Gestern vollauf beschäftigt mit internetcafe (in deutschland ist meine existenz offenbar der vergessenheit anheimgefallen – wenn man die antwort-quote auf meine emails als indiz nimmt), unterricht (vier stunden!) und anschließendem hamambesuch (zu voll und zu nervig). Als ich nach hause komme, ist zwar gekocht (mein zweites leibgericht: huhn mit kartoffeln und koriander) und die kaputte fensterscheibe ist auch repariert (sogar mit fensterkitt und für insgesamt nur vier euro – dafür würde bei uns ein glaser gerade mal einen blick auf die zerborstene fensterscheibe werfen) aber von rafik fehlt jede spur. Das ist merkwürdig, denn seine schuhe, sein oberteil und seine tüte sind noch da. Telefonisch ist er nicht zu erreichen. Spät erst kommt er nach hause. Vollkommen derangiert. Er habe sein telefon verloren und als er das hier bei mir bemerkte, sei er hals über kopf (eben in unterhemd und mit hausschuhen) auf die straße gestürmt und habe alle stationen des heutigen tages (mit ausnahme der mikrobusse die er benutzt hatte) wieder abgesucht, aber sein telefon war unauffindbar. Das ärgerlichste bei so was ist immer der verlust der nummern. Er bekommt innerhalb von 24 stunden von syriatel seine alte nummer wieder, aber sein telefonbuch ist verloren. Sein gerät kann man ersetzen (sogar ein besseres kaufen das auch musik spielt, wie er es gerne hätte) aber die nummern: man ist davon abhängig, dass die leute einen anrufen um sie wiederzukriegen.
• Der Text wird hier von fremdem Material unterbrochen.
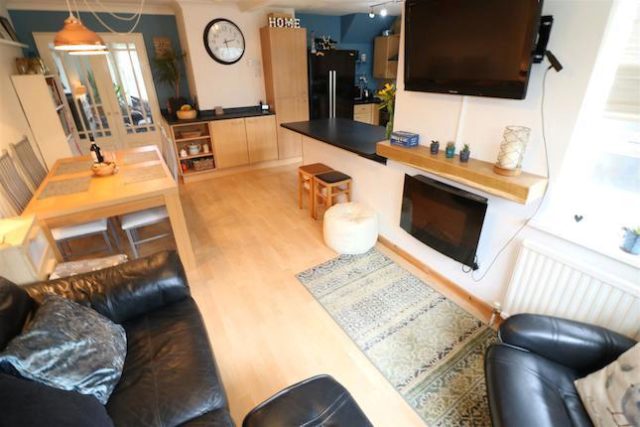  Image of 5 bedroom Town House for sale in Ashby Drive Rushden NN10 at Ashby Drive, Rushden NN10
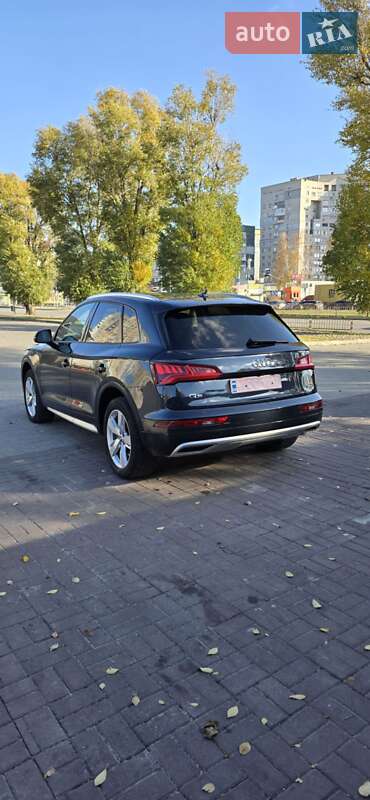 Позашляховик / Кросовер Audi Q5 2018 в Дніпрі фото 75 Позашляховик / Кросовер Audi Q5 2018 в Дніпрі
Ich merke, dass meine malade schulter nicht wirklich besser wird. Das pflaster brennt zwar oberflächlich furchtbar, scheint aber in den betroffenen sehnen keinerlei wirkung zu entfalten. Dafür ist meine haut inzwischen rot und löst sich ab. Das pflaster ist zudem mit einem so starken klebstoff (vermutlich sekundenkleber) versehen, dass es sich sowieso nicht mehr rückstandsfrei von meinem geschundenen körper entfernen lässt. Gestern im hamam wurde ich von jedem auf das pflaster angesprochen. Man vermutete darunter eine neue tätowierung (!). wie gern hätte ich den mich begleitenden schmerz gegen eine solche eingetauscht und wie banal war es dann doch immer antworten zu müssen, dass es sich lediglich um ein schmerzstillendes (aber eben seinem namen keine ehre machendes) pflaster handelt. Ich habe es dann (nachdem ich von ca. 10 leuten darauf angesprochen wurde und vermeiden wollte, auch noch weitere 20 male diese ernüchternde antwort geben zu müssen) entfernt, bzw. versuche diesbezüglich unternommen, die eben als mäßig missglückt gelten müssen. Ich muss mir aus deutschland ein anständiges abc-pflaster mitbringen lassen.
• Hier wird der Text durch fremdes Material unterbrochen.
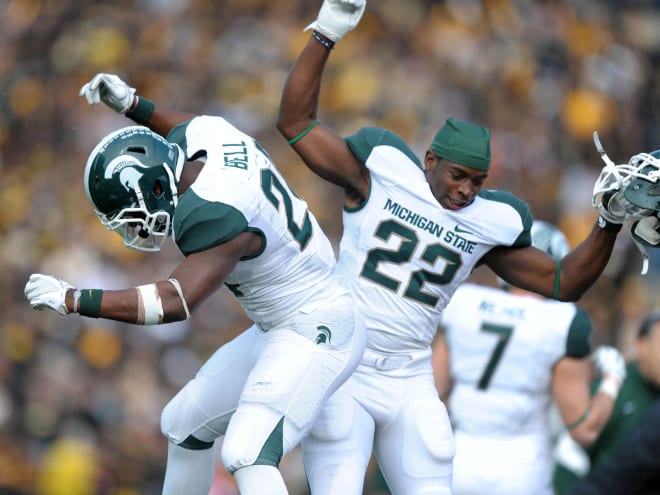 Spartan Football Playback: Michigan State vs. Iowa (2011) - Spartans  Illustrated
Dann treffe ich mich mit meinem tandempartner. Wir übersetzen diese schönen transparente, die überall hängen und sehr akkurat handgemalte parolen zu bieten haben. Vermutlich sitzen da ganze kollektive von werktätigen wochenlang und malen (anstatt sich ihrer arbeit zu widmen) transparente, auf denen sie ihre unverbrüchliche treue mit dem präsidenten (oder wem auch immer) bekunden.

Eines dieser transparente ruft zu einer demonstration gegen das rauchen auf. Das ist ein geschickter schachzug, denn das nun seit einigen wochen geltende absolute rauchverbot hat nicht nur freunde (um es mal vorsichtig auszudrücken). Das verbot wurde anscheinend nicht von einer entsprechenden kampagne flankiert, die über gesundheitliche schäden des rauchens aufklärt. Die meisten raucher (und rauchen tun wie gesagt fast alle) wissen vermutlich gar nicht, dass das rauchen gesundheitsschädlich sein kann. Demensprechend verständnislos stehen sie dem verbot gegenüber. mein taxifahrer gestern zum beispiel meinte, der stau im abendverkehr sei nun wegen des rauchverbots viel schlimmer geworden. Überhaupt sei das ganze leben wegen des rauchverbots nun nicht mehr lebenswert. Und tatsächlich lassen sich erste subversive bestrebungen gegen das verbot erkennen. Während in den ersten tagen die aschenbecher weggeräumt waren und die cafes leer blieben, stehen heute zum beispiel im cafe havanna wieder aschenbecher auf den tischen und die anwesenden gäste rauchen wie zuvor. Eine demonstration, bei der die werktätigen massen (zumindest alle beamten und behördenmitarbeiter) ihre unterstützung dem neuen rauchfreien regierungskurs gegenüber beteuern, kommt da gerade zur rechten zeit. Ich finde die idee einer demonstration gegens rauchen so phantastisch, dass ich überlege noch gleich weitere demonstrationen vorzuschlagen. Warum nicht eine demonstration gegen fußpilz?